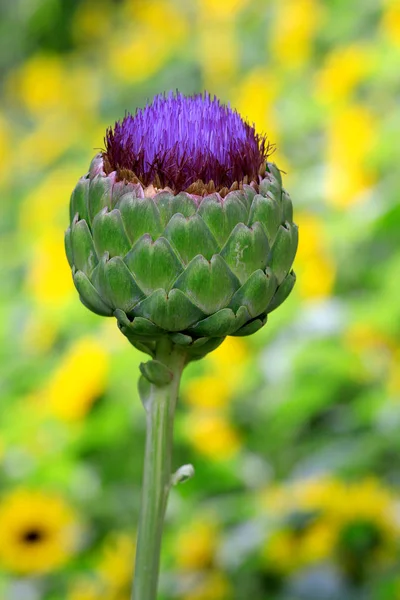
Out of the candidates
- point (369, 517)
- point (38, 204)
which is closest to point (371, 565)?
point (369, 517)

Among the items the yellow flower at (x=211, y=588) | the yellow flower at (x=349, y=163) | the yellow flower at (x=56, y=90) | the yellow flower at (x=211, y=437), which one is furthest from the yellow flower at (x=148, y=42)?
the yellow flower at (x=211, y=588)

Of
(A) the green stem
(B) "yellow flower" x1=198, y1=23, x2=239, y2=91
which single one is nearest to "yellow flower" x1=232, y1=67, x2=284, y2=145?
(B) "yellow flower" x1=198, y1=23, x2=239, y2=91

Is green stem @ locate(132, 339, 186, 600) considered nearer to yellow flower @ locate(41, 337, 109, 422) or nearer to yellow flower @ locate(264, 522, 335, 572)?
yellow flower @ locate(264, 522, 335, 572)

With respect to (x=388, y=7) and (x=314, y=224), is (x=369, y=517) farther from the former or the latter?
(x=388, y=7)

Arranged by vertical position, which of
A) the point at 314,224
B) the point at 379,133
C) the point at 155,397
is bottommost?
the point at 155,397

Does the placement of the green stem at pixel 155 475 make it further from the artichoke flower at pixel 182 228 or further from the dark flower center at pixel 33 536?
the dark flower center at pixel 33 536

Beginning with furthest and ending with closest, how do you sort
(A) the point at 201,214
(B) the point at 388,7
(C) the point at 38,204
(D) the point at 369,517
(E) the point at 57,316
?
(C) the point at 38,204
(B) the point at 388,7
(E) the point at 57,316
(D) the point at 369,517
(A) the point at 201,214

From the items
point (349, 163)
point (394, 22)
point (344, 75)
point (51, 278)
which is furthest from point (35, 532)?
point (394, 22)

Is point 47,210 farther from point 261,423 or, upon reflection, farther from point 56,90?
point 56,90
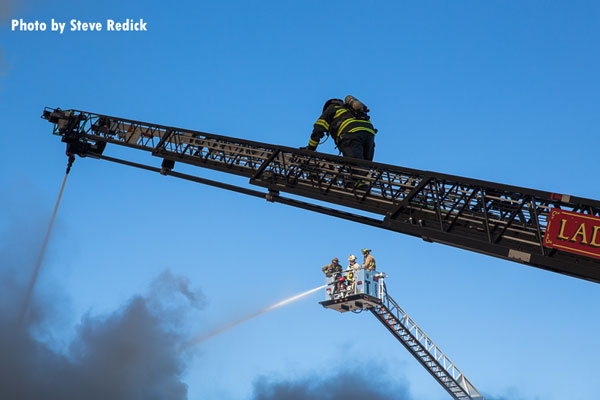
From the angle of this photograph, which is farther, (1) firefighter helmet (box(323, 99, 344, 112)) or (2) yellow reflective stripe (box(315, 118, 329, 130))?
(1) firefighter helmet (box(323, 99, 344, 112))

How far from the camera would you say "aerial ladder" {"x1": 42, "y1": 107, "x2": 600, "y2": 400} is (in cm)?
1121

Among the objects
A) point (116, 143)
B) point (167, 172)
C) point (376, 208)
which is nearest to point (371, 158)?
point (376, 208)

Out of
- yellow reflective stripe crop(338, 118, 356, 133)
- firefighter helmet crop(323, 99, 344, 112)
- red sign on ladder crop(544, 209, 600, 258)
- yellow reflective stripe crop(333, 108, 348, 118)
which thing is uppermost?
firefighter helmet crop(323, 99, 344, 112)

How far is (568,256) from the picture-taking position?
1133 cm

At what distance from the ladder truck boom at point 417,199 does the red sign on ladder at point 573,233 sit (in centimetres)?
1

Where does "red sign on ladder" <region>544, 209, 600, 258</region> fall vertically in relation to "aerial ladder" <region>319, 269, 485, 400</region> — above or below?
below

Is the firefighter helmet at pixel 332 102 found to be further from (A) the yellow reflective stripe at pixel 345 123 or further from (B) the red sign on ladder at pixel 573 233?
(B) the red sign on ladder at pixel 573 233

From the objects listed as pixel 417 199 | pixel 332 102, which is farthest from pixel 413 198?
pixel 332 102

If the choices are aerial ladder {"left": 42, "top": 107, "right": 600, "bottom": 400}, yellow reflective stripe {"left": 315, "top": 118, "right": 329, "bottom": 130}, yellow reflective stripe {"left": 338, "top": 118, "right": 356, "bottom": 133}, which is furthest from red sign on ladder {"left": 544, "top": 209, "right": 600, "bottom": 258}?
yellow reflective stripe {"left": 315, "top": 118, "right": 329, "bottom": 130}

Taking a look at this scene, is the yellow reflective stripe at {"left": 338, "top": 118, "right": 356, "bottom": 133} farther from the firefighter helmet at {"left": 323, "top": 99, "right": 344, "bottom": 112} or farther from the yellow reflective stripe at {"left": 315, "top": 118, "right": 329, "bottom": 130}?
the firefighter helmet at {"left": 323, "top": 99, "right": 344, "bottom": 112}

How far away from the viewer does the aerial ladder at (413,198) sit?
11.2 m

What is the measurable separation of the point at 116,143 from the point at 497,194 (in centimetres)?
1108


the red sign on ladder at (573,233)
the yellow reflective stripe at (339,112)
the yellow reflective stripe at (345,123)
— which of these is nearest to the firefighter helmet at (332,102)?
the yellow reflective stripe at (339,112)

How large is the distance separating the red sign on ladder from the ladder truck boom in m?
0.01
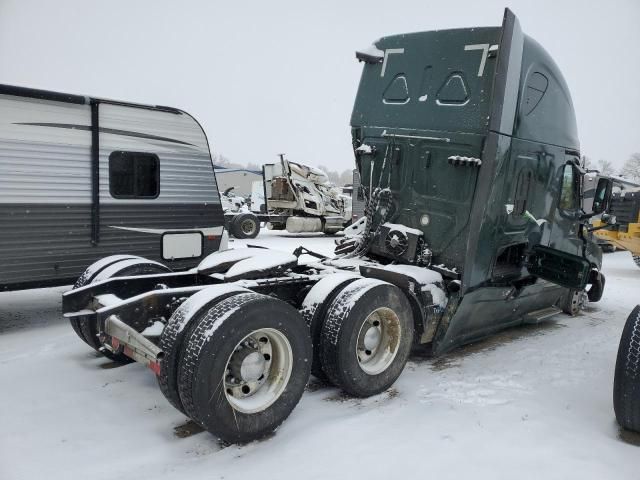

· · · · · · ·

AIM OF THE TASK:
Convert the items between the line holding "the red sign on ladder at (573,233)" and the end of the records, inclusive, into a two-column CSV with the columns "item_text" and "answer". Give one row per item, put each field in quotes with line breaks replaced by spaces, and leave out the pictures.

ANSWER FOR THE TASK:
item_text,answer
"the red sign on ladder at (573,233) the yellow reflective stripe at (339,112) the yellow reflective stripe at (345,123) — which of these is nearest to the firefighter helmet at (332,102)?","the yellow reflective stripe at (339,112)"
"How large is the distance separating the red sign on ladder from the ladder truck boom in m?","0.01"